▸ Task brief:
Print every line of the material below exactly as it stands, but omit the pictures.

▸ Supplied material:
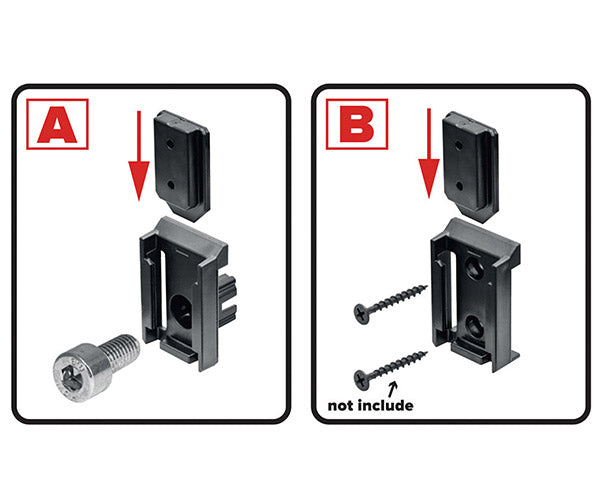 A

B

not include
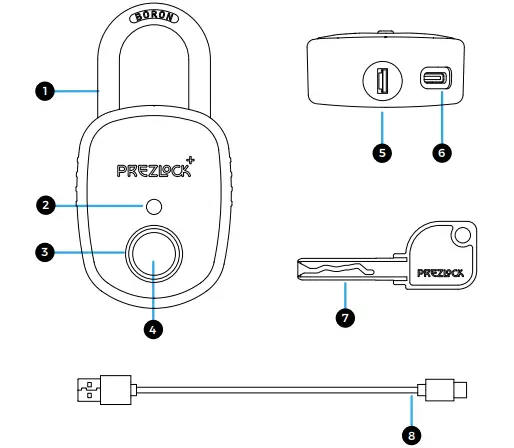 BORON

1

PREZLOCK+

2

3

4

5

6

PREZLOCK

7

8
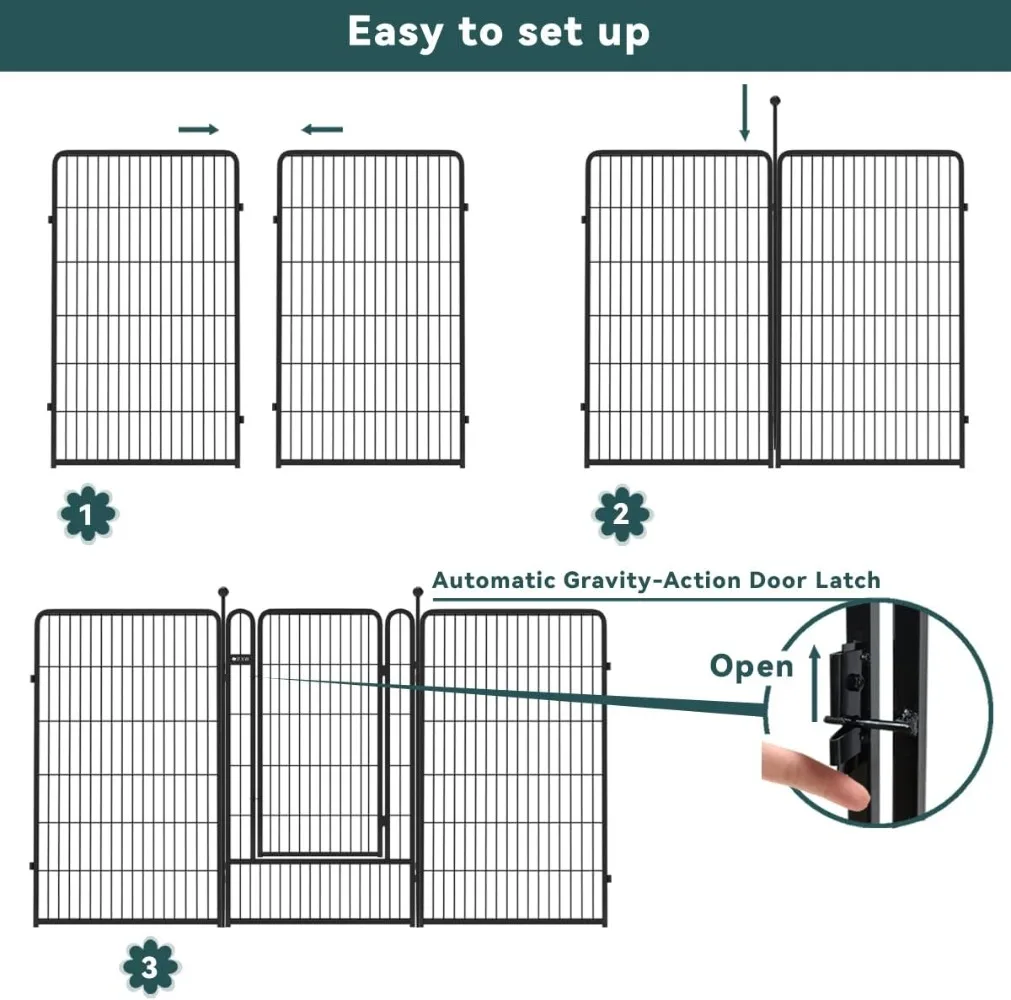 Easy to set up

1

2

Automatic Gravity-Action Door Latch

Open

3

▸ Solution to the problem:
 A

B

not include
 BORON

1

PREZLOCK+

2

3

4

5

6

PREZLOCK

7

8
 Easy to set up

1

2

Automatic Gravity-Action Door Latch

Open

3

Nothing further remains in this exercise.